It’s Cheesecake Day you guys!!! Now I’m not sure if that is an actual holiday, or something my my food blogger friends made up so that we’d all make cheesecakes and post them the same day, but either way it’s happening.
It didn’t take much arm-pulling to convince me to bake something cheesecake-y delicious today- or in this case- well NOT bake anything at all. Yup- this is a no-bake cheesecake. So creamy, so lush, and no turning on the oven required! As much as I love me some baked goods even if my apartment gets toasty, it sure is nice to not have to mess with it once in awhile.
This cheesecake is paired with my all-time favorite Salted Caramel Sauce which makes it even more sensational. Creamy silky cheesecake, gooey salty caramel sauce, and a crumbly graham cracker crust- what else is there!?
This recipe couldn’t be easier, (well you do have to make the caramel sauce, but if you use store-bought instead I won’t tell,) and it really looks so fancy and impressive when all is said and done. Fancy dessert that’s easier than it looks- my kind of recipe you guys!
- 1½ cups graham cracker crumbs
- 3 tablespoons melted butter
- 2 tablespoons brown sugar
- 12 oz cream cheese, softened.
- ⅓ cup white sugar
- juice of ½ a lemon
- 1 teaspoon vanilla extract
- ¾ cup heavy whipping cream
- ½ cup Salted Caramel Sauce
- Flakey Sea Salt for sprinkling
- Combine graham cracker crumbs, brown sugar and melted butter together in a medium sized bowl and mix.
- Press into the bottom and sides of a 6 or 7 inch spring form pan. Chill until ready to use.
- In the bowl of a stand mixer fitted with a paddle attachment, mix together the cream cheese, sugar, vanilla and lemon juice until smooth and creamy.
- In a separate bowl, beat the whipping cream until stiff peaks form. Gently fold the whipped cream into the cream cheese mixture.

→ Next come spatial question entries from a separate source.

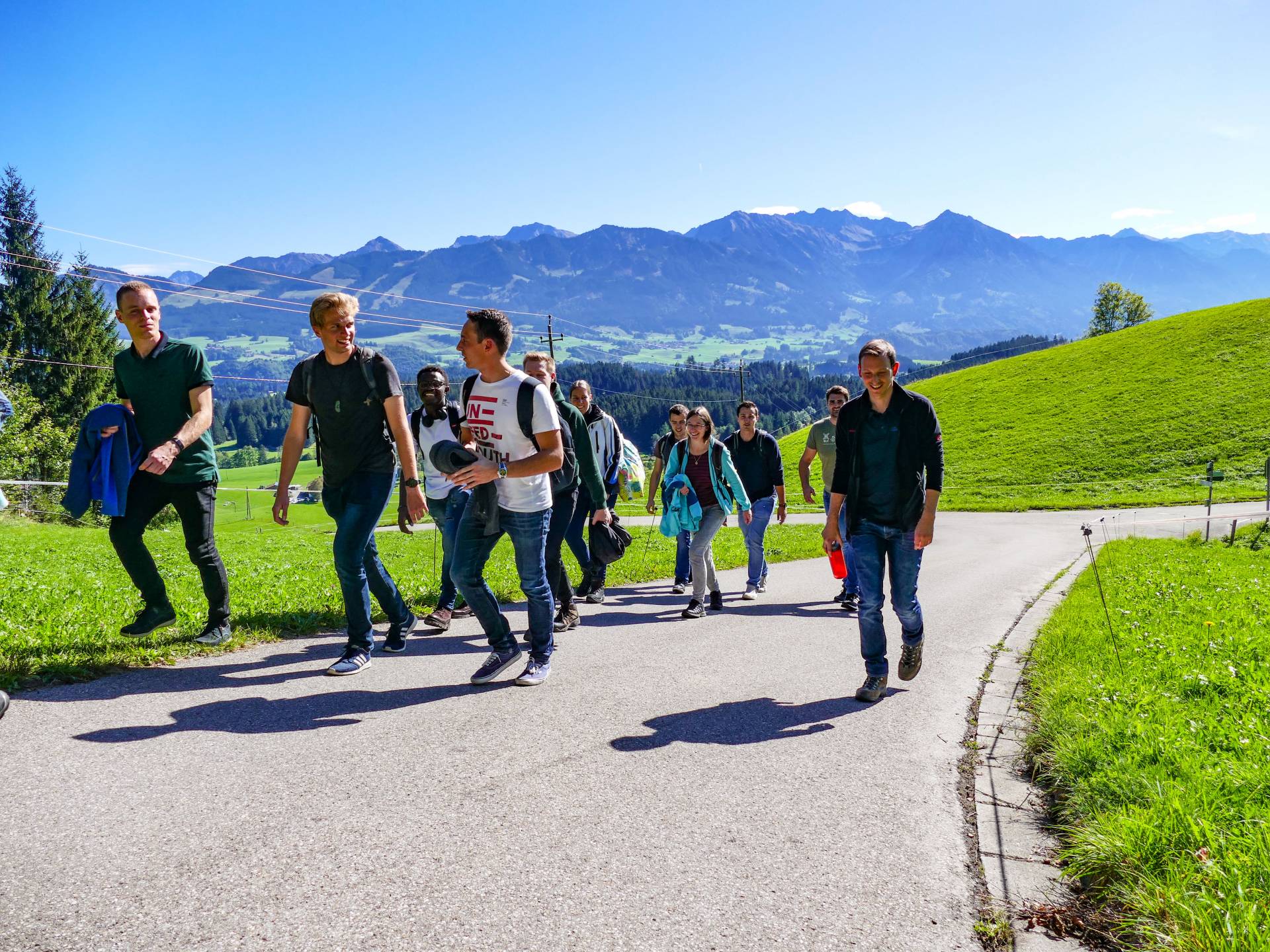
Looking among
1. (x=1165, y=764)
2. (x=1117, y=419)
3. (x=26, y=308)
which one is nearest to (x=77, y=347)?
(x=26, y=308)

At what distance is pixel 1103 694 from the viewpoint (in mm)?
5020

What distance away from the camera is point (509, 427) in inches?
207

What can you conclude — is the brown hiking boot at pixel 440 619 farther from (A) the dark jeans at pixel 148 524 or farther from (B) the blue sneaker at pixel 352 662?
(A) the dark jeans at pixel 148 524

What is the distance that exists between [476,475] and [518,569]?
0.81 metres

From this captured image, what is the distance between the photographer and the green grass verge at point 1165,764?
2.75 metres

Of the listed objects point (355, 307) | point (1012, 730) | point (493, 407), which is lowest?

- Transfer half the filling into the prepared crust, using an off-set spatula to slightly smooth the top. Spread ¼ cup of the caramel sauce onto the filling. Dollop the rest of the filling on top and smooth with the spatula. Spoon the rest of the caramel sauce over the top of the cheesecake.
- Use a skewer or the back of a knife to swirl the caramel into the filling. Sprinkle with flakey sea salt.
- Cover with plastic wrap and chill for several hours or overnight.